Document text
Political reality reasserted itself when the Republicans, with their 44-vote majority in the House of Representatives, had to pull their rewrite of the ACA because they couldn’t scrape up enough Republicans to cobble together even a one-vote majority.
Political reality also reasserted itself when House Republicans, faced with the need to pass the interim budget, decided that they would continue to let Planned Parenthood be funded, they would not put in a request for any money for the wall, and they would not allocate money to pay for Trump’s increase in military spending.
This doesn’t mean Republicans won’t try to sneak some things in by other routes, nor that they won’t pass legislation aimed at satisfying the most reactionary parts of the Republican electorate.
But the Republican party is not the monolith the Democrats portray. Nor is Donald Trump the hard-talking, rough-and-tumble negotiator, able to stop people in their tracks with just a tweet. At least not when it comes to changing policies the bourgeoisie wants to keep. And up until now, an important part of the capitalist class is not ready to junk ACA, not at all ready to stop immigration, probably not even ready to build Trump’s much bigger wall, not ready to overturn abortion, at least not legally, etc.

Tasks
1 - List the things the commentary on Republicans says an important part of the capitalist class is not ready to do.
2 - According to the commentary on Republicans, how large was the Republican majority in the House of Representatives?
3 - Extend the commentary on Republicans past its final sentence.

Provided data
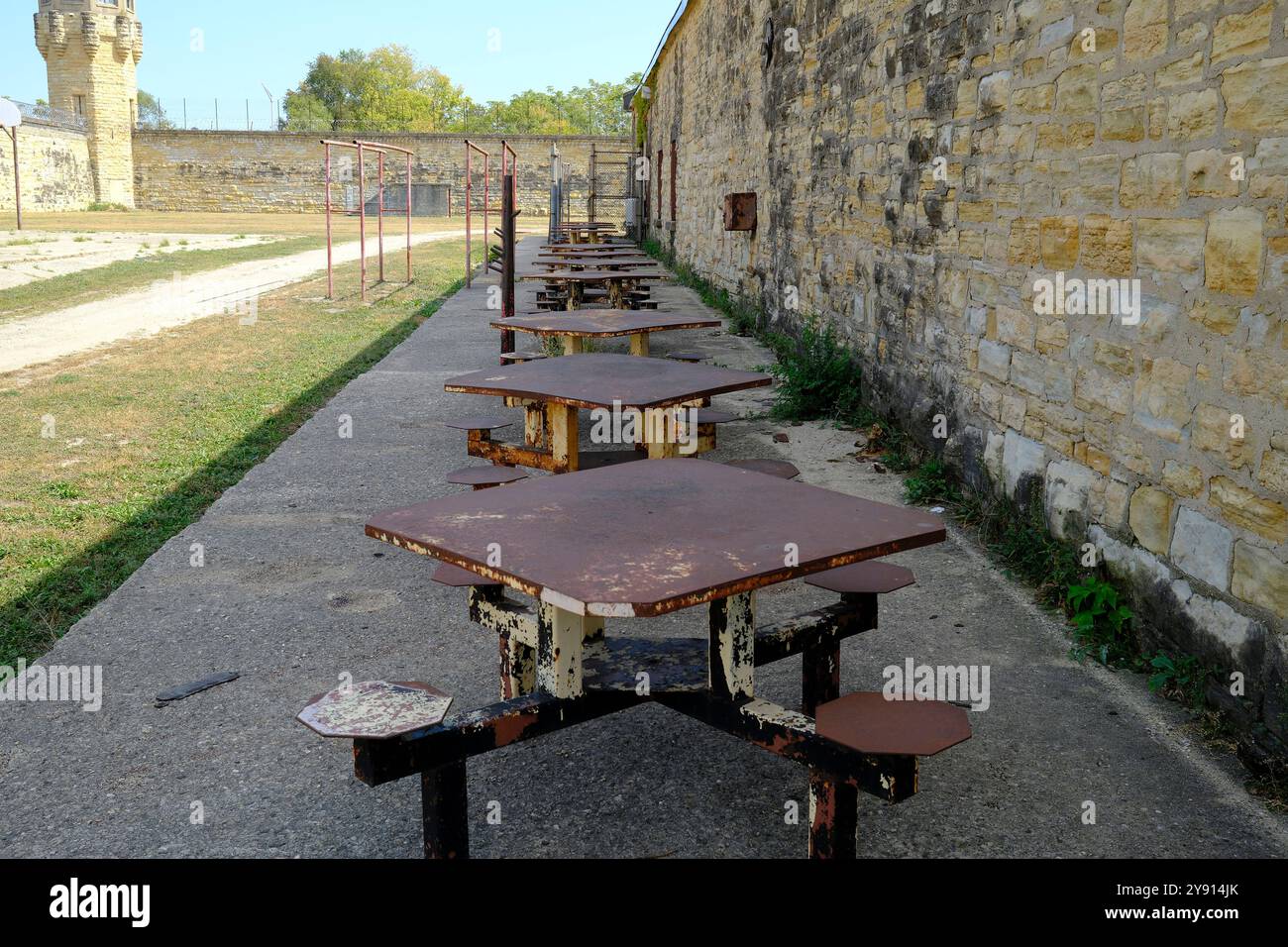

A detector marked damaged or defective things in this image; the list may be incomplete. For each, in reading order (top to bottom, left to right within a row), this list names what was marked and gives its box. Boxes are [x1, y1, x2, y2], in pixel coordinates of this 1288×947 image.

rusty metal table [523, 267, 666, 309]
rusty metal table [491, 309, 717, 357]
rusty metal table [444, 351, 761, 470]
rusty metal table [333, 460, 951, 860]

Answer set
1 -
- Junk the ACA
- Stop immigration
- Build Trump's much bigger wall
- Overturn abortion, at least not legally

2 - A 44-vote majority.

3 -
Of course, this doesn’t mean that things won’t get worse under Trump. They will. The economic crisis isn’t going away—and that is what will determine the course ahead, just as it has determined the worsening of the situation of the working class ever since the end of the 1970s. The bourgeoisie isn’t going to stop pushing to wring every bit of wealth it can from the lifeblood of the working population, including by using its own state apparatus to do so. But it would have acted exactly the same under Clinton.
Finally, we have to remember that the issue is not Trump himself, and not the Republicans. Almost every country in the world has seen the development, sometimes the irruption, of reactionary, even violently reactionary tendencies that get a hearing among the population: political tendencies that spew similarly racist and sometimes worse propaganda. Once again, it’s a reflection of the fact that the world is a whole and that the same economic crisis, which has been striking here since the 1970s, is striking the rest of the world, leading, in the absence of a vigorous working class movement, and in the absence of a revolutionary current really implanted in the working class, to the growth of reactionary populism.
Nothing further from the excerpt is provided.